What's most interesting about it, however, is that the backup strategies this product appeals to no longer apply to Solaris, soon won't apply to the BSDs, and will, sooner or later, lose relevance to Linux as well.

What's going on is that the standard process for enterprise Unix backups is really two rather unrelated processes.

One is the data processing derived disaster recovery backup expected by (data processing trained) auditors: you make daily tapes, send them off site for safe-keeping, update the colorful powerpoints defining your recovery plan every time you upgrade Powerpoint, and hope you never, ever, have to use any of it because the plans never survive the first senior IT manager to arrive on site and some critical chunk of code or data will prove unrecoverable anyway because it either didn't get written to tape or depends on something that wasn't written to tape or simply because the tape is unreadable.

The other one is, of course, the real one. Typically it provides for some form of processing or data continuity but is more oriented toward the kind of recovery request sysadmins face every day: some user deleted something - or ran his test program against the live data - and you could roll back the clock, please?

Until recently the best way to do this was to copy everything on the production systems to a RAID set maintained solely as a backup and then back that up to tape or another remote machine during regular working hours. This takes more effort than a commercial solution to get working because you need to customize the copy process for every application or environment you're responsible for, but makes handling recovery requests so trivial that you can practically script them by user name, gives you a quick recovery capability if your data center does blow up, and makes it easy to find out what happened when the boss's pet idiot gets root access to your most critical database server just long enough to emit an "# chmod 0000 /etc/init.d "

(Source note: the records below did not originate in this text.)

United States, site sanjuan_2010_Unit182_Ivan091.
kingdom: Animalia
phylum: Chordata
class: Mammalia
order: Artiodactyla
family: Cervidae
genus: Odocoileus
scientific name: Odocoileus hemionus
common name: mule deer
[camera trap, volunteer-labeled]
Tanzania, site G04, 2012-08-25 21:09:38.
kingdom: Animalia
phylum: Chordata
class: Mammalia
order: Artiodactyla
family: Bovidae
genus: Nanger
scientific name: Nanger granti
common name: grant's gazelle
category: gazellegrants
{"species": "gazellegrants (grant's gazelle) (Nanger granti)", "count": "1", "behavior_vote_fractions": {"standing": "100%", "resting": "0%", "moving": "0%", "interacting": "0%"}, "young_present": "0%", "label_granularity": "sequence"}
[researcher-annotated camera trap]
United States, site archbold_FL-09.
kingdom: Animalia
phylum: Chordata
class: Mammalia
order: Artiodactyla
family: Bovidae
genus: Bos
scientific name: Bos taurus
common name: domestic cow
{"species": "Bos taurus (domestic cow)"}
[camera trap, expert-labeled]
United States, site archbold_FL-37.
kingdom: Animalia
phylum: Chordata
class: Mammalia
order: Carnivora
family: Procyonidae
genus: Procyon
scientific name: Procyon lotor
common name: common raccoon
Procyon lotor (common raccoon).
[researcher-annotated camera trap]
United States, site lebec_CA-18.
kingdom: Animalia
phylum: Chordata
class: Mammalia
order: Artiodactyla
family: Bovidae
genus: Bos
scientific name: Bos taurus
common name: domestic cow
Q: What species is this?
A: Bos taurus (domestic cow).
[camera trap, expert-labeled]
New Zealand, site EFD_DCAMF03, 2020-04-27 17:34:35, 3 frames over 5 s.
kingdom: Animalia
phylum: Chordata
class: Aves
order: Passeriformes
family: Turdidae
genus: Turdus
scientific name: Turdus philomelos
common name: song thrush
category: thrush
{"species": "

But technology marches on, and prices continue to fall. For about the same money you'd pay for a good commercial backup and recovery package you can implement a ZFS "thumper" as your general backup server - and not taking a close look at the ZFS time machine? that's just about as smart as expressing your disapproval of an executive decision to buy Unix by paying people who don't know what a model script is a couple of hundred thousand bucks to add a $9,000 Sperry line printer to a machine running AT&T System VR4.